Sorry for the late response. What you're saying sounds correct.
Let me write it up in slightly different words, maybe it'll help you and others.
tl;dr Assuming you're processing events in the same ChannelPipeline that you want to add a handler to with .syncOperations.addHandler you can always add handlers synchronously (i.e. instantaneously), no buffering required. Removing handlers can only be done synchronously if you're in the EventLoop and the handler to be removed cooperates.
Full story:
So in general, both adding and removing ChannelHandlers from the ChannelPipeline is asynchronous. This means that any events (including data) can flow through the ChannelPipeline between the point where you triggered the addition/removal of a handler and the point where that addition/removal is complete.
This means that to be safe in general you will need to buffer all events during the addition/removal period and 'replay' them once the addition/removal is complete.
Please note that with "in general" I mean that you could call randomChannel.pipeline.addHandler(...) so you could add a handler to any Channel from any thread. That obviously can't be a synchronous operation because we first need to get to that Channel's EventLoop. But in most cases we don't want to add/remove handlers to/from a random Channel but the one we're currently processing events for (ie. we are already on the right EventLoop) which makes things easier.
So let's focus on what we typically actually want to do: Let's say we are processing events inside a ChannelHandler and we want to add/remove handlers to/from its own pipeline. In this can we can always add handlers synchronously (i.e. instantenously) without needing to buffer using syncOperations.addHandler(). There's not much that can go wrong and the handler will be in the pipeline once the call returns (unless it throws ofc).

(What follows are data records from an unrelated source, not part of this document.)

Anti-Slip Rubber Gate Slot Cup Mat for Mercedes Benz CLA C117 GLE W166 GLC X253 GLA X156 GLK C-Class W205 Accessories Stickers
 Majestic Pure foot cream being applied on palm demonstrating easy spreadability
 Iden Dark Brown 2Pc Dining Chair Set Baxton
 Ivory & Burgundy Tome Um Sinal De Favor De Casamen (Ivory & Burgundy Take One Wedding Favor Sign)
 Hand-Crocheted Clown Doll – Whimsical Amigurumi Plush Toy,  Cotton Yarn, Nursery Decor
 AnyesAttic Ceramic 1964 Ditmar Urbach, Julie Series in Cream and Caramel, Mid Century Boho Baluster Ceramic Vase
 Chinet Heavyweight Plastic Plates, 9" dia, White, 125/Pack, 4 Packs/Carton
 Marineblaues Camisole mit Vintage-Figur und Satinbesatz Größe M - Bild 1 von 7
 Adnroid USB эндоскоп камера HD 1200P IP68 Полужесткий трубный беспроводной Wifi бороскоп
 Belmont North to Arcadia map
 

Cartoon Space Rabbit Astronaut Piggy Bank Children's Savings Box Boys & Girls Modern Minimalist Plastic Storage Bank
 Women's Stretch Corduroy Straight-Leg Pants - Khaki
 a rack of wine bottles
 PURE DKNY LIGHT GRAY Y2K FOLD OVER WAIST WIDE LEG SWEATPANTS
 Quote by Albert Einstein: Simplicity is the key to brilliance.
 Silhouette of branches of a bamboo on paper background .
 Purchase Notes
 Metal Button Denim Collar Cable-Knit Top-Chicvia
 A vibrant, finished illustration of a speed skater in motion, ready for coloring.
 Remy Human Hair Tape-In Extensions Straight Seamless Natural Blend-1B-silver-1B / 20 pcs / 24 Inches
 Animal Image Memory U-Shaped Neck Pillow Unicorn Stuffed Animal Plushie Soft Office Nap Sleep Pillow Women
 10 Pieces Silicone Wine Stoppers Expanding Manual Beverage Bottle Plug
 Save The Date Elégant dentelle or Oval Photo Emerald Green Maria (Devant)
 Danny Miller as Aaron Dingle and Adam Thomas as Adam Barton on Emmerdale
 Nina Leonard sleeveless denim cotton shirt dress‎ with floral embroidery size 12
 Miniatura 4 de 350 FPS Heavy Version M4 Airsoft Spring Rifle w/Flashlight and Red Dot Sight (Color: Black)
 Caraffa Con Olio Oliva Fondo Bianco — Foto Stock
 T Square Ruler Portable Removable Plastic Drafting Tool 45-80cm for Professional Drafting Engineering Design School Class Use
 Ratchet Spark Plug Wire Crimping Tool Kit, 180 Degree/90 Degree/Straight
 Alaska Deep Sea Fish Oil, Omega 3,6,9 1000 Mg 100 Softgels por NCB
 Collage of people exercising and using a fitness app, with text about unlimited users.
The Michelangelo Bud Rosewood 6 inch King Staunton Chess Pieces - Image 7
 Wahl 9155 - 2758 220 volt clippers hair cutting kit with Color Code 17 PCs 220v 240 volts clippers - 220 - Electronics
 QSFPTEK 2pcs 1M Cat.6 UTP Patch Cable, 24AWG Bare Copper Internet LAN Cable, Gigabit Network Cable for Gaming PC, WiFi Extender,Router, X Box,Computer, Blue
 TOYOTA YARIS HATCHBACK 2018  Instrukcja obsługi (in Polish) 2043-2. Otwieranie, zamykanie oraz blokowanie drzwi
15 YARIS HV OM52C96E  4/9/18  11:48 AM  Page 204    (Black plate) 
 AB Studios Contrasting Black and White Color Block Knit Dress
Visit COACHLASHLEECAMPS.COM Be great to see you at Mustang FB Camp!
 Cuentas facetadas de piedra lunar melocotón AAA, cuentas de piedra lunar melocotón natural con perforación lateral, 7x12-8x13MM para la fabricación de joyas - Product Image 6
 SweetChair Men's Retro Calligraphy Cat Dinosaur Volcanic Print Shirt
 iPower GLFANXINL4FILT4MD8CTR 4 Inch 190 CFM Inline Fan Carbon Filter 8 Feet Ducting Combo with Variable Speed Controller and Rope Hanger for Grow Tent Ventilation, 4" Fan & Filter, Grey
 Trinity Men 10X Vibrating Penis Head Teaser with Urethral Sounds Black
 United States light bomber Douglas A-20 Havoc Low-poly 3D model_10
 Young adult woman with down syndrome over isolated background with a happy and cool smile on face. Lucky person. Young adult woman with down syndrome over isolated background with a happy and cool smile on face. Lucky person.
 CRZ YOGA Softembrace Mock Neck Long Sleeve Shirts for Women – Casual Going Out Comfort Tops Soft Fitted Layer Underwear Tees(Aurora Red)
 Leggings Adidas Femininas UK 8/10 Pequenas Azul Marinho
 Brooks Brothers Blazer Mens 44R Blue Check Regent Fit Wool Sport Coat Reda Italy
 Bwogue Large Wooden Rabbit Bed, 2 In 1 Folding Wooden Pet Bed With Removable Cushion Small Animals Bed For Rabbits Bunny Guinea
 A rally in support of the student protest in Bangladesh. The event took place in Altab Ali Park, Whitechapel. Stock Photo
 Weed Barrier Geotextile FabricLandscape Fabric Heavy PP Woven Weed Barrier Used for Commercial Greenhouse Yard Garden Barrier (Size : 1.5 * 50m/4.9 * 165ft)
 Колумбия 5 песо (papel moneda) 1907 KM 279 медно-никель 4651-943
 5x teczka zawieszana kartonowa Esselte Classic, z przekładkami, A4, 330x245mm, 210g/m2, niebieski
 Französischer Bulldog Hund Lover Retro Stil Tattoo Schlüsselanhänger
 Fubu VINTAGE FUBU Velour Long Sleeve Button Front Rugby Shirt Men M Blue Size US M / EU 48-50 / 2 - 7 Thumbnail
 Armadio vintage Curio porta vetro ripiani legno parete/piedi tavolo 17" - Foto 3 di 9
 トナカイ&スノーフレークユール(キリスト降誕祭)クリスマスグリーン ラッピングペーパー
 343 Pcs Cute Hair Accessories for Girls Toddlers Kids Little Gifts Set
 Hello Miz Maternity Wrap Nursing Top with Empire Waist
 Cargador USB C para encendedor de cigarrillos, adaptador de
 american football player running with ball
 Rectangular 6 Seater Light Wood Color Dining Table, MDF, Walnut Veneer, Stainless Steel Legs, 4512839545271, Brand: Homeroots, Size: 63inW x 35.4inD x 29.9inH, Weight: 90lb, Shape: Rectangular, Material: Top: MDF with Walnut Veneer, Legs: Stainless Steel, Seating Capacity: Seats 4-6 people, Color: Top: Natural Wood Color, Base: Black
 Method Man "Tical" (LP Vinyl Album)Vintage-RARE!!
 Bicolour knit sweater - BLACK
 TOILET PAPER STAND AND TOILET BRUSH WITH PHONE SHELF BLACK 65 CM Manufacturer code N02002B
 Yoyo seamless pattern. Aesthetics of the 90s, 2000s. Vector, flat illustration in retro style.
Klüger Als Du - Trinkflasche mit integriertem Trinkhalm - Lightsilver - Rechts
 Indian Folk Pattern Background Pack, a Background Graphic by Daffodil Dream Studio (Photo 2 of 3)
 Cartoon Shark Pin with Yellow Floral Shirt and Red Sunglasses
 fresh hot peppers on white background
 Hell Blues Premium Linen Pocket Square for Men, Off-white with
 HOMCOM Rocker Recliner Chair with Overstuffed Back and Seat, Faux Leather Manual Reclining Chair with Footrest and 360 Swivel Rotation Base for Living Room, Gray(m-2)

Handler removal is a lot more difficult. We already understand that we obviously can't remove an arbitrary handler from a random Channel synchronously (because we might not even be on the right EventLoop). But even in the easier case where we want to remove a handler from the pipeline we're processing events in, removal cannot be done synchronously. That sounds odd, after all we can add handlers. But thinking about it more, we don't necessarily know anything about the handler that we want to remove. What if that handler has buffered a large number of events? We can't possibly remove it safely because that would mean all the buffered events are lost.
Therefore, in SwiftNIO, ChannelHandler removal is opt-in (your handler needs to implement RemovableChannelHandler) and asynchronous. That means if you call removeHandler, the handler will be told to remove itself and it can take any amount of time to do so. Of course, well behaved handlers do so as soon as possible but SwiftNIO can't guarantee when this will be. That means that even when you are on the right EventLoop, you'll need to buffer all events during the removal period.
Again, this sounds annoying and it is. But in many cases there's a way out which isn't pretty but works assuming you want to remove a handler that you know a little more about, e.g. you wrote that handler.
You might know that the handler you'd like to remove doesn't actually buffer anything and it will call leavePipeline immediately.
If that's the case, you can write code like below which _precondition_s that the removal happened synchronously which is fine if you know that the to-be-removed handler calls leavePipeline synchronously.
func channelRead(...) {
[...]
// we can `try!` this because we know that we can add after ourselves
try! context.pipeline.syncOperations.addHandler(NewHandler, position: .after(self))
var isSynchronous = true
defer {
isSynchronous = false // set to false at the end of this function
}
context.pipeline.removeHandler(someOtherHandlerWeKnowIsIn)
.recover { error in
preconditionFailure("handler isn't actually in")
}.whenSuccess {
precondition(isSynchronous) // we assert that `isSynchronous ` is still true when it completes which is only the case if it completes synchronously
}
}
That sets a precondition on the removal actually being synchronous. I know this isn't pretty but as explained above, we can only synchronously remove a handler if it cooperates. So this essentially preconditons on the cooperation of the other handler which must guarantee that it can be synchronously removed in any situation. This is usually only easily doable if it doesn't buffer anything.
FWIW, if you just write class MyHandler: RemovableChannelHandler and you don't implement removeHandler(context:removalToken:) you'll get the default implementation which calls leavePipeline synchronously. So a handler which doesn't buffer can just do that and then (if on the pipeline) you can just assume synchronous removal.
A word of warning: I think it's super great that SwiftNIO does support mutating the ChannelPipeline at runtime. Many real-world network protocols become much easier and faster to implement with this. Examples are protocol upgrades/downgrades such as WebSocket, STARTTLS, STOPTLS, ...
But: pipeline mutations are one of the easiest ways to shoot yourself in the foot. So I would very much only recommend using them if there's no other, better solution. It's fine for a protocol upgrade, ie. you start without TLS but then add TLS (fine, just one handler addition which can be done synchronously).
It's also fine if it's a more complicated protocol upgrade and you may need to implement some buffering. And most importantly, if you do pipeline mutations you'll need to write an awful lot of unit tests, understand pipeline re-entrancy and have a good understanding of all the other, less used events that flow through the pipeline. Also edge cases like what happens if a channel fails/closes during the removal period, are you handling that okay?